Text of anonymous comment to original posting:
The developers of Cash Creek made the decision to switch from IGCC to SNG with a co-located NGCC plant in 2008-- some 12 -18 months before the December 2009 EPA objection letter to the original IGCC permit.
The plant's developers filed air permit and water permit modifications to the original IGCC permit in 2008, and hearings on both of the modifications were held months before the EPA objection letter was received.
So I think the article misses the point on the letter. The technology change from IGCC to SNG-NGCC was driven by business models, not by some EPA-imposed permit letter.
KY regulators had 90 days to respond to the December 2009 objection letter. They could have agreed with EPA and voided the permit, modified the existing permit, or issued a new one.

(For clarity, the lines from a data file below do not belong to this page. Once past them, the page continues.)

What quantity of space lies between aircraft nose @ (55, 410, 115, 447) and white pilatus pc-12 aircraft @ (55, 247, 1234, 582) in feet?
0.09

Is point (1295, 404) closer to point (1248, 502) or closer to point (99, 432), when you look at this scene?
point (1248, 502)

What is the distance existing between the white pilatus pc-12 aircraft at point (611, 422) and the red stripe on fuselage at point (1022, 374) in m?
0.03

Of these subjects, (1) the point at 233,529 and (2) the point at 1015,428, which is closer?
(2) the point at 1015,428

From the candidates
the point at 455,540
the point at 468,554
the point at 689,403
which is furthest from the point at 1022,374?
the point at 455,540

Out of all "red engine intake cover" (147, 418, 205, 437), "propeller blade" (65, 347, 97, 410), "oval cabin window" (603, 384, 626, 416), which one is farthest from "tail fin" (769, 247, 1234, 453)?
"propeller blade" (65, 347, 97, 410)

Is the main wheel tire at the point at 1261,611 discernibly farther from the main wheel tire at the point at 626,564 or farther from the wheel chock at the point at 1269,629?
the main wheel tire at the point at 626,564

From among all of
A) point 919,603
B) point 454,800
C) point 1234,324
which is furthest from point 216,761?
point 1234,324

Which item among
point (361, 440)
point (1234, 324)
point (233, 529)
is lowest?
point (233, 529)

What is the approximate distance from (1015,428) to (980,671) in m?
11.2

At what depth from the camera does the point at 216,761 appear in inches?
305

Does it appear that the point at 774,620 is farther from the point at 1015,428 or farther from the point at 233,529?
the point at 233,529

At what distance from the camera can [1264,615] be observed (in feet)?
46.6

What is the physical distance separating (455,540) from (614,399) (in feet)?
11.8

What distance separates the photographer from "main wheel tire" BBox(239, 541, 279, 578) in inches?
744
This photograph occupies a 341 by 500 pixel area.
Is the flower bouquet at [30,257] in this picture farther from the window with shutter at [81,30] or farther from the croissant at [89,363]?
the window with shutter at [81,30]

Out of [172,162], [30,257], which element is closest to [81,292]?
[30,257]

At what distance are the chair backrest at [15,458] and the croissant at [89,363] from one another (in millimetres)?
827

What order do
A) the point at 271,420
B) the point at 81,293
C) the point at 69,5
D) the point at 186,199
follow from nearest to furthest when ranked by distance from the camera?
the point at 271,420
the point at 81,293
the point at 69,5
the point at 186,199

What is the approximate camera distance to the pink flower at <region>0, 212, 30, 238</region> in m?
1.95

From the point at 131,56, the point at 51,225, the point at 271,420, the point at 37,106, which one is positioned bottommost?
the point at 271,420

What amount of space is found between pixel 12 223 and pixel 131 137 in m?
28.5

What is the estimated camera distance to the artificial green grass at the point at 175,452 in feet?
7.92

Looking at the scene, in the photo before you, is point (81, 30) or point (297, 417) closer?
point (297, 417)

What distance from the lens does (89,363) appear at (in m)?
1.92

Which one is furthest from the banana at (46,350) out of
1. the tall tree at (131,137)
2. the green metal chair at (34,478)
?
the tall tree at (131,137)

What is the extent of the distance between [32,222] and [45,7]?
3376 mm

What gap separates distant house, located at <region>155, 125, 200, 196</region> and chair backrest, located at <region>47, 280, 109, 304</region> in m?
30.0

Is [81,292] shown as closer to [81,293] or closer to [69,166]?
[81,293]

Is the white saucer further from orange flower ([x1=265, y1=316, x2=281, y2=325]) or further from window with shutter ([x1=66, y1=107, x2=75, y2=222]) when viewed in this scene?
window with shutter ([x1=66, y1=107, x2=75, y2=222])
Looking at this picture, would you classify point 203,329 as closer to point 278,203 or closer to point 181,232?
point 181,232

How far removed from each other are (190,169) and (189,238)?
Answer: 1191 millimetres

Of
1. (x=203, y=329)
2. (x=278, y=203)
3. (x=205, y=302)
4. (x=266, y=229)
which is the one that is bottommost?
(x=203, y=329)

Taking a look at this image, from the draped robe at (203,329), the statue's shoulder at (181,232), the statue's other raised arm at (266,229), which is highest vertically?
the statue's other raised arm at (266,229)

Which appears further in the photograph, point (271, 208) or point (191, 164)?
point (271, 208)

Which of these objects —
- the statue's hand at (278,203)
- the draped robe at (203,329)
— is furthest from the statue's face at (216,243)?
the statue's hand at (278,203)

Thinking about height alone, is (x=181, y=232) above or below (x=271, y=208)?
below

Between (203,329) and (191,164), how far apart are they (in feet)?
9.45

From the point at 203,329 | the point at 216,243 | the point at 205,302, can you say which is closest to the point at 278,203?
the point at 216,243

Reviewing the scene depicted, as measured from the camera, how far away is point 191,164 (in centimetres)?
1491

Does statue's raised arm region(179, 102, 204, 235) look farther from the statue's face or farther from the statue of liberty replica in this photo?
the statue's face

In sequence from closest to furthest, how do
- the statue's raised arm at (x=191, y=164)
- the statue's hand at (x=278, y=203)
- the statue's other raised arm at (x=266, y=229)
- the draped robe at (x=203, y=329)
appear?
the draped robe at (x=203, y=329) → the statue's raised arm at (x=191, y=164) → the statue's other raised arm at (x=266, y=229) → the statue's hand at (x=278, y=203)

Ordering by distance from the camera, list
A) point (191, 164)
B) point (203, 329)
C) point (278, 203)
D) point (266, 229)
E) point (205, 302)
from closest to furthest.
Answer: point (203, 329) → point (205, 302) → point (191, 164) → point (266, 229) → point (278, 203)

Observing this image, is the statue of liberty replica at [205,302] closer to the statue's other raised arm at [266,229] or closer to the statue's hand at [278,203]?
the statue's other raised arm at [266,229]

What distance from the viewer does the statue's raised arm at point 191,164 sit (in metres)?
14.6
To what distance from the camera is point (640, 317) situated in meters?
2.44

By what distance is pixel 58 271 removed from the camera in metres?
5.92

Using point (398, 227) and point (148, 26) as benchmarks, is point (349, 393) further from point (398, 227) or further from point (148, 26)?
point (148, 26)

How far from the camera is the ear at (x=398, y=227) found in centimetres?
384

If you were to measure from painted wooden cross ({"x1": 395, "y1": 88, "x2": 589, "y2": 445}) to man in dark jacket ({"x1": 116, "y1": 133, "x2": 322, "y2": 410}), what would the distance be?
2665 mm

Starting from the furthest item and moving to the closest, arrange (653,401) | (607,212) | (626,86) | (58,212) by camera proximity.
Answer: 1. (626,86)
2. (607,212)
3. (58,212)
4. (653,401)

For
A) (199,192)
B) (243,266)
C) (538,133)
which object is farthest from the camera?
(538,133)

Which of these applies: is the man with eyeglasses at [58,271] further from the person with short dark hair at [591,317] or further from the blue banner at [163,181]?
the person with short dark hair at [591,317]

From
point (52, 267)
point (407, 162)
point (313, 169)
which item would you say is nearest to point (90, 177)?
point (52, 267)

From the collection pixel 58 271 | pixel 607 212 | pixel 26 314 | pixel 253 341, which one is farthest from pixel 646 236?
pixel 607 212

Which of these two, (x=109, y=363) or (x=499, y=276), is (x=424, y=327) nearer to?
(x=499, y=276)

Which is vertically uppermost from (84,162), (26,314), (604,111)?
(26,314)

Because the developers had long before filed applications for a different technology and the permitting process was so advanced, KY addressed the question by issuing the new air permit.
What EPA intended to say about IGCC in the objection letter is open to some debate. I respect the opinions of those in industry that see it as an attack on coal, but I read the letter differently. The EPA seemed to go out of their way to praise IGCC in the letter, stress this wasn't about coal, and only about documentation in the record.
Time will tell what EPA really intended.